> **ЗАДАНИЯ**:
A. Определите, согласуются ли с отрывком о суде 1919 года утверждения (i), (ii) и (iii). На каждое ответьте «да» или «нет» и дословно приведите решающие слова отрывка.
(i) Рассказчика заковали в кандалы в паре с Назукиным.
(ii) Слушание дела велось при открытых дверях.
(iii) От последнего слова отказались все подсудимые без исключения.
B. Процитируйте без изменений часть отрывка о суде 1919 года: всё, начиная со слов «23 декабря 1919» и до слов «вместе с Назукиным.» включительно.

> **ФРАГМЕНТ ТЕКСТА**:
++++++++++

Я почувствовал облегчение, да, облегчение. Пришла наконец-то определенность, которую я с тоской ожидал все эти долгие дни.
23 декабря 1919 года, я хорошо запомнил этот день, нас внезапно вывели во двор тюрьмы и объявили, что мы отправляемся в суд. Заковали попарно в кандалы и повели. Я был закован вместе с Назукиным.
Было раннее утро, темное, туманное. Мы шли, звеня кандалами, по пустынной улице. Усиленный конвой — две цепи пешей и конной стражи с каждой стороны — сопровождал нас.
Привели в здание городской комендатуры, где спустя два часа, при закрытых дверях, началось слушание нашего дела. Шло оно в плохо освещенной продолговатой комнате.
После нескольких формальных вопросов нас удалили, а затем допрашивали по одному. Допрашивали долго, надеясь, видимо, выудить то, что не удалось установить контрразведке. Но тщетно! Суд не получил ничего нового. Все говорили, что не знают друг друга. Только Горбань снова повторил, что знает всех, и сказал о работе каждого в организации. Горбань всячески старался заслужить снисхождение суда.
Потом нас снова привели в зал суда, и начался перекрестный допрос.
Председательствовал в суде полковник Волосевич. Его испитое, обрюзгшее лицо походило на морду бульдога. Он вел допрос и не как председатель суда, а как следователь контрразведки запугивал и угрожал.
В течение судебного следствия нас не изолировали друг от друга — суд даже не старался соблюсти правила ведения процесса. Стало ясно: он не возлагал на судебное следствие никаких надежд; наша судьба была предрешена.
Часов около восьми вечера следствие закончилось. Каждому из нас предоставили последнее слово, от которого все, за исключением Горбаня, отказались.
После окончания суда нас ввели в одну из комнат комендатуры, где мы пять томительных часов ожидали приговора. Когда нам с Назукиным удалось вместе выйти в уборную, он обнажил свою спину и показал ее мне: она вся была в ранах, кровоподтеках и синяках — какое-то кровавое месиво. Он рассказал о пытках, перенесенных им.

++++++++++

> **СОСТАВ ДАННЫХ**:
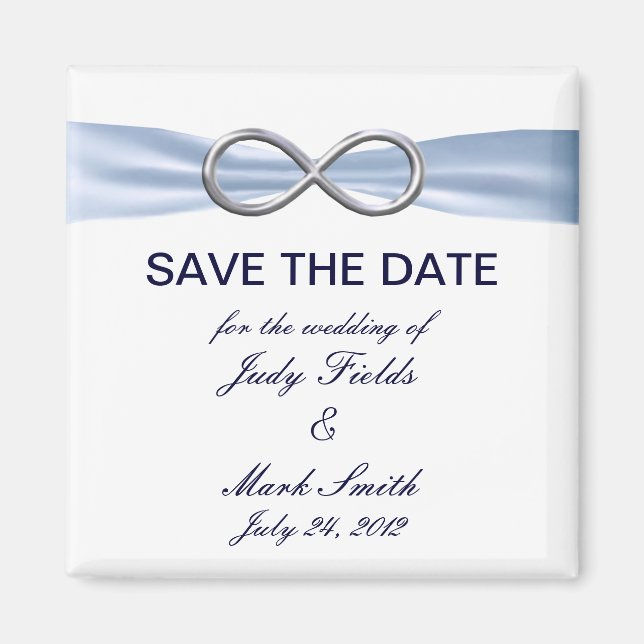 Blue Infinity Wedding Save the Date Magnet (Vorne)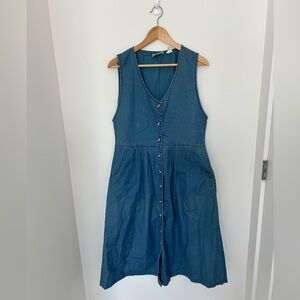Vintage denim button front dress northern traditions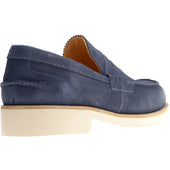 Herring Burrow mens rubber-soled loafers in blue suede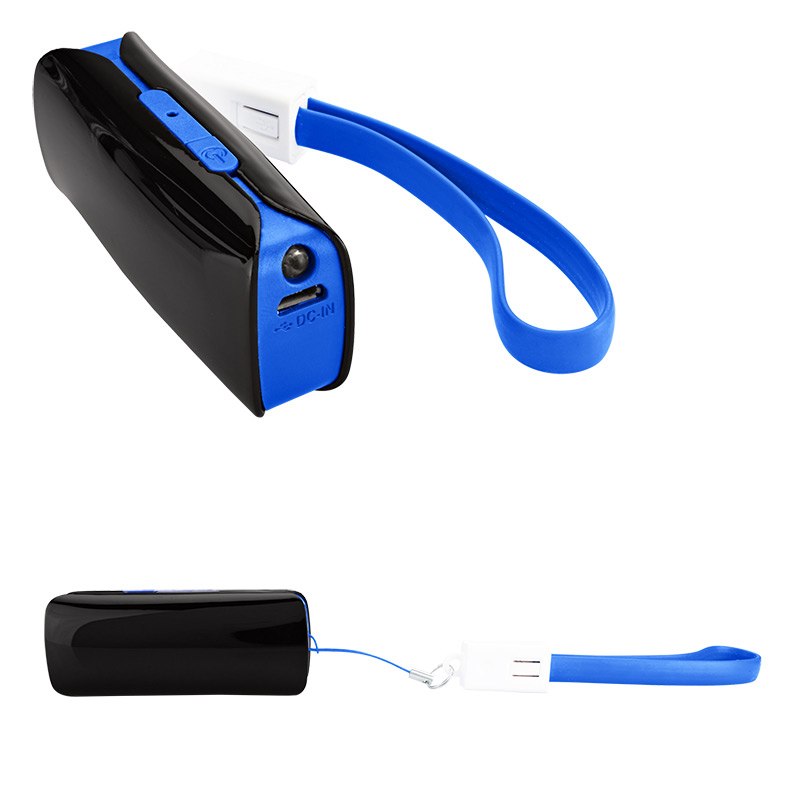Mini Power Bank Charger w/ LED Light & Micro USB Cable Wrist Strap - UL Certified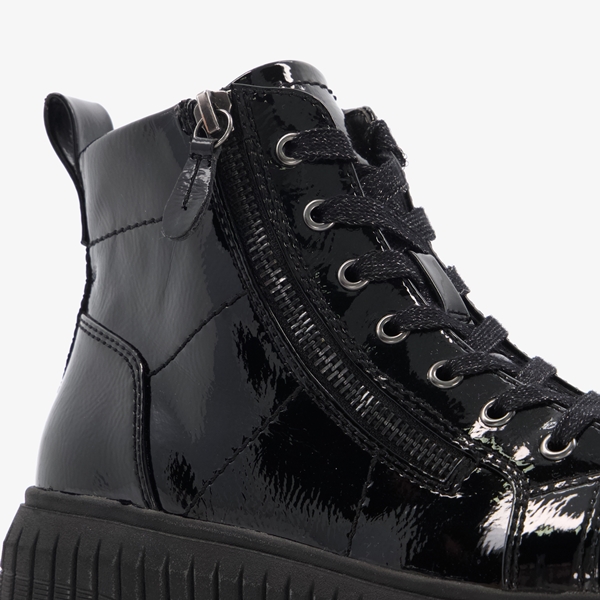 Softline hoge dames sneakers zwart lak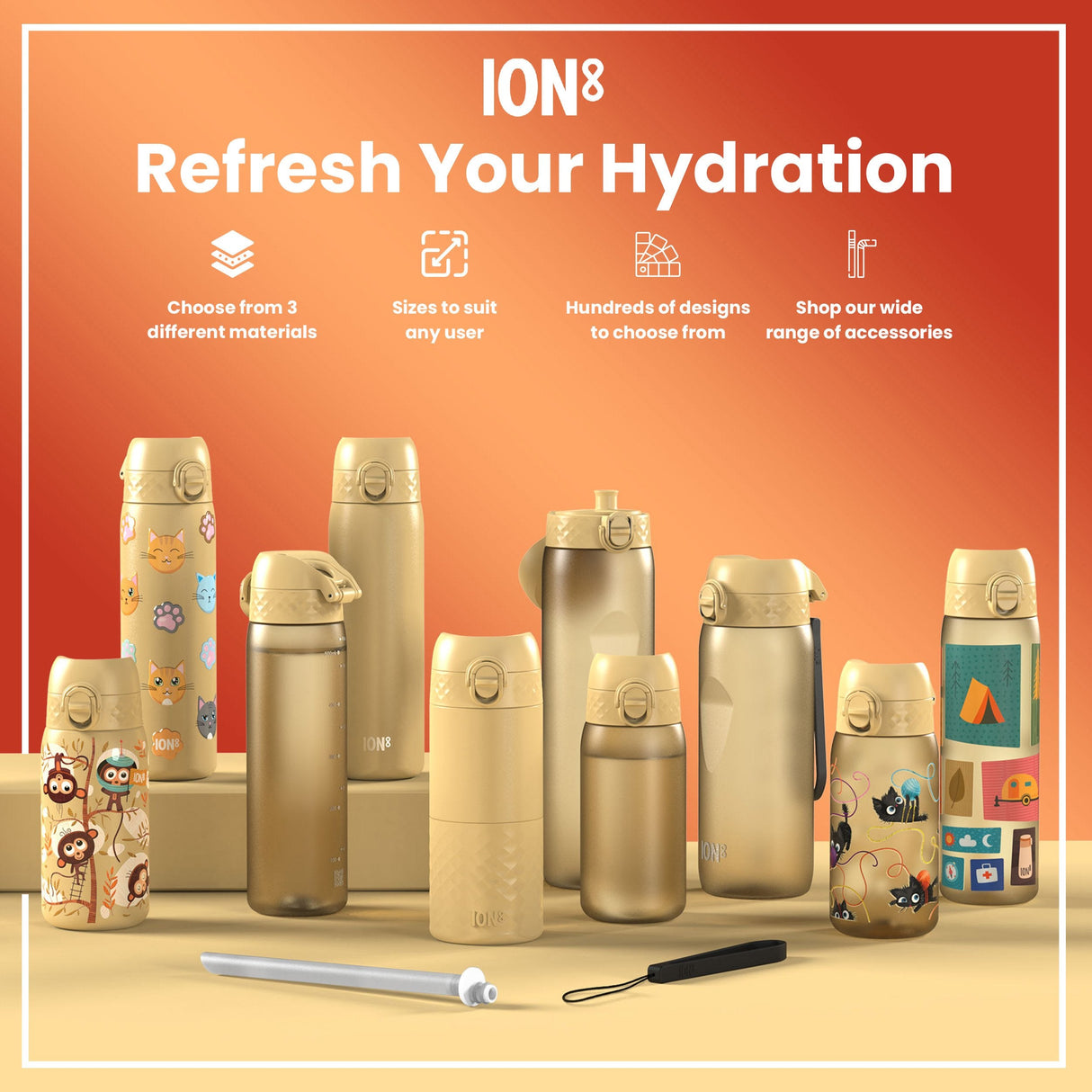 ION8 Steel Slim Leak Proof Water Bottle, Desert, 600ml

++++++++++

> **ОТВЕТЫ**:
A.
(i) Да: «Я был закован вместе с Назукиным.»
(ii) Нет: «при закрытых дверях, началось слушание нашего дела»
(iii) Нет: «от которого все, за исключением Горбаня, отказались»

B.
23 декабря 1919 года, я хорошо запомнил этот день, нас внезапно вывели во двор тюрьмы и объявили, что мы отправляемся в суд. Заковали попарно в кандалы и повели. Я был закован вместе с Назукиным.